The sound is rooted in gospel, among other things, but also obeys the first commandment of modern traditional music: no depression. “We’re not a sad band singin’ about terrible lonesome topics,” says Sims even though their second album is called A Lonesome Way to Go. “The melancholy stuff comes from the tradition of sad songs that cheer people up. You sing about your sorrows and supposedly they’ll go away.”

One pure moment on the album is the transition from Smith’s soulful, admonitory waltz-time lament “Slow Down” (“When you’re called up yonder, what will you have to ponder? It’s your heart, not the things that you had. Slow down, you’re moving too fast”) to Sims singing “In Despair,” a peppy number that leaves despair in the dust.
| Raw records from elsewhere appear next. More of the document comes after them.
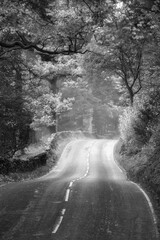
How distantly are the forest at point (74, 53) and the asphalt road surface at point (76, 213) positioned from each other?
6389 mm

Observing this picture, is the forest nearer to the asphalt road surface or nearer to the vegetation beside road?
the vegetation beside road

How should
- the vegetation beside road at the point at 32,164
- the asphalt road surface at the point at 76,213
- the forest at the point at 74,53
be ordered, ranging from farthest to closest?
the vegetation beside road at the point at 32,164 < the forest at the point at 74,53 < the asphalt road surface at the point at 76,213

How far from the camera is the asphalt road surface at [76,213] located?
38.1 ft

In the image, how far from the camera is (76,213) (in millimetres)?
14172

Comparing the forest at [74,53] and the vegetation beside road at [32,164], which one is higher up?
the forest at [74,53]

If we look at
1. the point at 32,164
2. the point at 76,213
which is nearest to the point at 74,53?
the point at 32,164

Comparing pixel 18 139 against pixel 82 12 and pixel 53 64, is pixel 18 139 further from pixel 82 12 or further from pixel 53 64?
pixel 53 64

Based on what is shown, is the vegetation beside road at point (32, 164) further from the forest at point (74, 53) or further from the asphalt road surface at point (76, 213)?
the asphalt road surface at point (76, 213)

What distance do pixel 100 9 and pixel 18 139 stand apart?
14752 millimetres

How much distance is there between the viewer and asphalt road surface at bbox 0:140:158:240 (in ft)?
38.1

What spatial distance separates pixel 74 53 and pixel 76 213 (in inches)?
649

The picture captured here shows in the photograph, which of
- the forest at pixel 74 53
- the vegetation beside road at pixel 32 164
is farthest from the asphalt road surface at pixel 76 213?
the forest at pixel 74 53

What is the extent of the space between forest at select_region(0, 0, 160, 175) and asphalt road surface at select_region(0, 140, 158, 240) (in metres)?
6.39

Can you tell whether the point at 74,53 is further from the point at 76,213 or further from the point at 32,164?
the point at 76,213
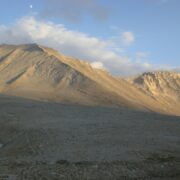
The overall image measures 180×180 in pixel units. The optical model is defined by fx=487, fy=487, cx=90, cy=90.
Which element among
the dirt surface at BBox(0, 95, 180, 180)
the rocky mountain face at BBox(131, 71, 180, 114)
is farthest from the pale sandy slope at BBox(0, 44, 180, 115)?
the dirt surface at BBox(0, 95, 180, 180)

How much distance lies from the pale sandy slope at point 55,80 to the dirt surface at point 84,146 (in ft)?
120

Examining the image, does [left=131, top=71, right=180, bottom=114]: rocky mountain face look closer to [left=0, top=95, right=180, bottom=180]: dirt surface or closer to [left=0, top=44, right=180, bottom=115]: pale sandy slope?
[left=0, top=44, right=180, bottom=115]: pale sandy slope

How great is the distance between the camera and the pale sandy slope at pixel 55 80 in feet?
292

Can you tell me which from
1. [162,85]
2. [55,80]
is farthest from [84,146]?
[162,85]

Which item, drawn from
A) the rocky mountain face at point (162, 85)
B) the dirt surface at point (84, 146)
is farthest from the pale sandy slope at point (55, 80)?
the dirt surface at point (84, 146)

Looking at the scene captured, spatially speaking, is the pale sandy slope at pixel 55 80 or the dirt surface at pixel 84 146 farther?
the pale sandy slope at pixel 55 80

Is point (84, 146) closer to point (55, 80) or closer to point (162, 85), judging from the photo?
point (55, 80)

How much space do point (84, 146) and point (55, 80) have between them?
74881 mm

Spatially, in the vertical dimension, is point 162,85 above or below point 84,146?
above

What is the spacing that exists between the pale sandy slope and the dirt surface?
36703 millimetres

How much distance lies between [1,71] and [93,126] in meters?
73.4

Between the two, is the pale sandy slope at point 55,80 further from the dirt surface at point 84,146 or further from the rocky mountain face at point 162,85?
the dirt surface at point 84,146

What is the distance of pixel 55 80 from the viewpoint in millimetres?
102312

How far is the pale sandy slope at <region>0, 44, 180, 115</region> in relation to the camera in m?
88.9
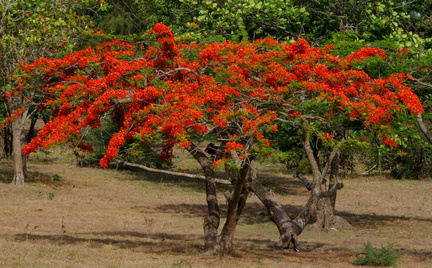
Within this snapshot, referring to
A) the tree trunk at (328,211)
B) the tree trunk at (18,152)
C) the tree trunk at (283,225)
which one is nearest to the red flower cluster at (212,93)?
the tree trunk at (283,225)

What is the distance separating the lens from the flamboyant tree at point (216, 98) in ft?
52.3

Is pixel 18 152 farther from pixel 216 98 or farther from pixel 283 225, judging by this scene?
pixel 216 98

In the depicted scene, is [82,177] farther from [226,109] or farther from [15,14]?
[226,109]

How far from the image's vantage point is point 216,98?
16.1 metres

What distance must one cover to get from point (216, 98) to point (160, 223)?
453 inches

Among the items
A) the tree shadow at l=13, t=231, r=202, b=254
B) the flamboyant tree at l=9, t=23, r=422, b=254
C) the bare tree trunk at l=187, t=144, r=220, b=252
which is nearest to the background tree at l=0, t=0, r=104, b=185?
the tree shadow at l=13, t=231, r=202, b=254

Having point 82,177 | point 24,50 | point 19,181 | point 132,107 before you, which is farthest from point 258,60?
point 82,177

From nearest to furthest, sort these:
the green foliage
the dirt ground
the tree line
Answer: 1. the tree line
2. the dirt ground
3. the green foliage

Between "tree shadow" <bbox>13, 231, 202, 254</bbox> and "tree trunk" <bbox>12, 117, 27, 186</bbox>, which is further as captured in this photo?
"tree trunk" <bbox>12, 117, 27, 186</bbox>

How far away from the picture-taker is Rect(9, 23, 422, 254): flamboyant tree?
52.3 ft

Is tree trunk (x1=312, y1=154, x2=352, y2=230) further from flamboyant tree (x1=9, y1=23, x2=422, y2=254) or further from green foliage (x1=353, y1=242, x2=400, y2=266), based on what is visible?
flamboyant tree (x1=9, y1=23, x2=422, y2=254)

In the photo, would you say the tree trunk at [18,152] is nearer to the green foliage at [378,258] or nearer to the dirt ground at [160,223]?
the dirt ground at [160,223]

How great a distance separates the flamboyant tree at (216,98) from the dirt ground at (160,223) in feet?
7.43

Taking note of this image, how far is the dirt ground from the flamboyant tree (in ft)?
7.43
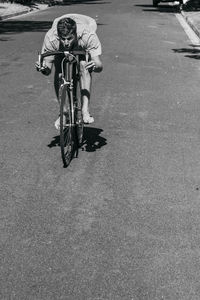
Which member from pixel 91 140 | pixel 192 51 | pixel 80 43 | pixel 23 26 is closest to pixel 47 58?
pixel 80 43

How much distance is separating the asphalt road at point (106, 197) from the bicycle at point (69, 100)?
23 cm

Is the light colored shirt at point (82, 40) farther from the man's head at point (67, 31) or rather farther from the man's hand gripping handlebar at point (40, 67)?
the man's head at point (67, 31)

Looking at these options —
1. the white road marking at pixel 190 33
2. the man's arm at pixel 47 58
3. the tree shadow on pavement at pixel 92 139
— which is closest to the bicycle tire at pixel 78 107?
the tree shadow on pavement at pixel 92 139

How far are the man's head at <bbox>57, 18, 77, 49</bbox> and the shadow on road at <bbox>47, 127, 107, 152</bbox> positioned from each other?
1346mm

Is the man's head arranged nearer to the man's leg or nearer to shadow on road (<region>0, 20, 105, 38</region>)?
the man's leg

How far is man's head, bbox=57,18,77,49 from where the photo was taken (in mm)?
5906

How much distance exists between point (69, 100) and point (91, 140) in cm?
108

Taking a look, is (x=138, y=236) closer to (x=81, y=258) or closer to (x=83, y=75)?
(x=81, y=258)

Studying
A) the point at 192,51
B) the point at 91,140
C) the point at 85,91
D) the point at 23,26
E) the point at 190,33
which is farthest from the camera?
the point at 23,26

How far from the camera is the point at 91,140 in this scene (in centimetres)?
727

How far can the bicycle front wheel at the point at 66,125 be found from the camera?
6000 millimetres

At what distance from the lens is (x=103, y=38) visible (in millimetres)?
18109

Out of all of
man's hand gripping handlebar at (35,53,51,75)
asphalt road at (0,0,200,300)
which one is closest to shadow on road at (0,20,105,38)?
asphalt road at (0,0,200,300)

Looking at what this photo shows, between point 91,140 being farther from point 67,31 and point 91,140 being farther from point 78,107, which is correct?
point 67,31
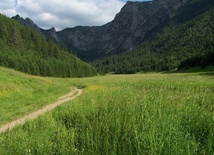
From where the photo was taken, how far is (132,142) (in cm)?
548

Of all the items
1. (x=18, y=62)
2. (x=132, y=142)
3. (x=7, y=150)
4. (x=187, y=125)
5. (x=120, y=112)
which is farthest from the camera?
(x=18, y=62)

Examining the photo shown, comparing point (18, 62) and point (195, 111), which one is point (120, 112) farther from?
point (18, 62)

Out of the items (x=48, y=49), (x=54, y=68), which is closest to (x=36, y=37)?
(x=48, y=49)

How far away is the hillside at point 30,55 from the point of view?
4710 inches

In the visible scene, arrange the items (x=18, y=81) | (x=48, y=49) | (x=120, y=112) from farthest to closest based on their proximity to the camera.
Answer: (x=48, y=49) < (x=18, y=81) < (x=120, y=112)

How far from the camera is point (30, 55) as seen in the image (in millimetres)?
140375

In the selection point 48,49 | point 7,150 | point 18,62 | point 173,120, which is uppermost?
point 48,49

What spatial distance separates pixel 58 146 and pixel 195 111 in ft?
12.4

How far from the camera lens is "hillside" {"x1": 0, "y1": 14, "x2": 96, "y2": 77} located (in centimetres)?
11964

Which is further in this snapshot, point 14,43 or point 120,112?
point 14,43

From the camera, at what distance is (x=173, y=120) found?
611cm

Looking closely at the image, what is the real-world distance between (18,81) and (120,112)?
30.4 m

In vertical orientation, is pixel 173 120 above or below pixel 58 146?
above

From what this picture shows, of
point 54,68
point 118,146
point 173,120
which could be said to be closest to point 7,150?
point 118,146
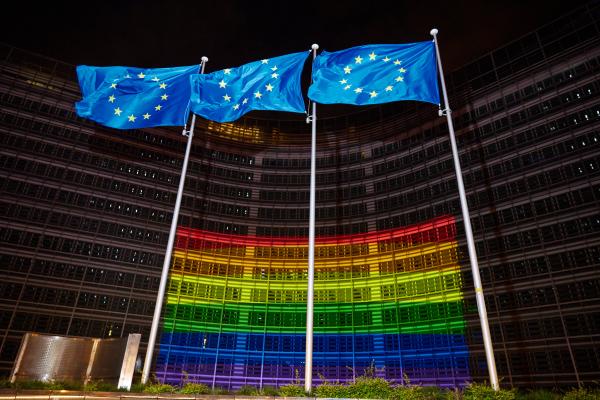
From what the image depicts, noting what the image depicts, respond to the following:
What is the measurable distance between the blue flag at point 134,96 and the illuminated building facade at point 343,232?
2288 centimetres

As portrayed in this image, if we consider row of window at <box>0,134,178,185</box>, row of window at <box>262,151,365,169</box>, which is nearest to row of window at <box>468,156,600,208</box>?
row of window at <box>262,151,365,169</box>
Sims likes listening to Smith’s voice better: “She’s got a great kind of mountainy timbre to her voice, very emotive mountain singing. She’s got a raw quality.” Smith sounds like Gillian Welch if somebody slipped her some coffee on the sly to trick her out of those lugubrious tempos, without losing the smoky croak of woe that makes listeners feel sensational.

Sims’ own favorite on the album is “Tangled in the Pines,” about a young man whose dreams are on a oneway track about to collide with his girl’s coming the other way. “Our banjo player, his cousin Ronnie Elliott wrote that. He’s just a workin’ stiff in East Texas. He thought it would fit our style.” In fact, it goes a good ways toward defining it.

To Sims, the band’s current success just makes sense. “We’ve put a lotta time into getting it right,” he says.

On the Bill:

Spring Creek plays the Gold Hill Inn on Friday, Oct. 16 at 9 p.m. $10 cover. 401 Main St., Boulder, 303-443-6461.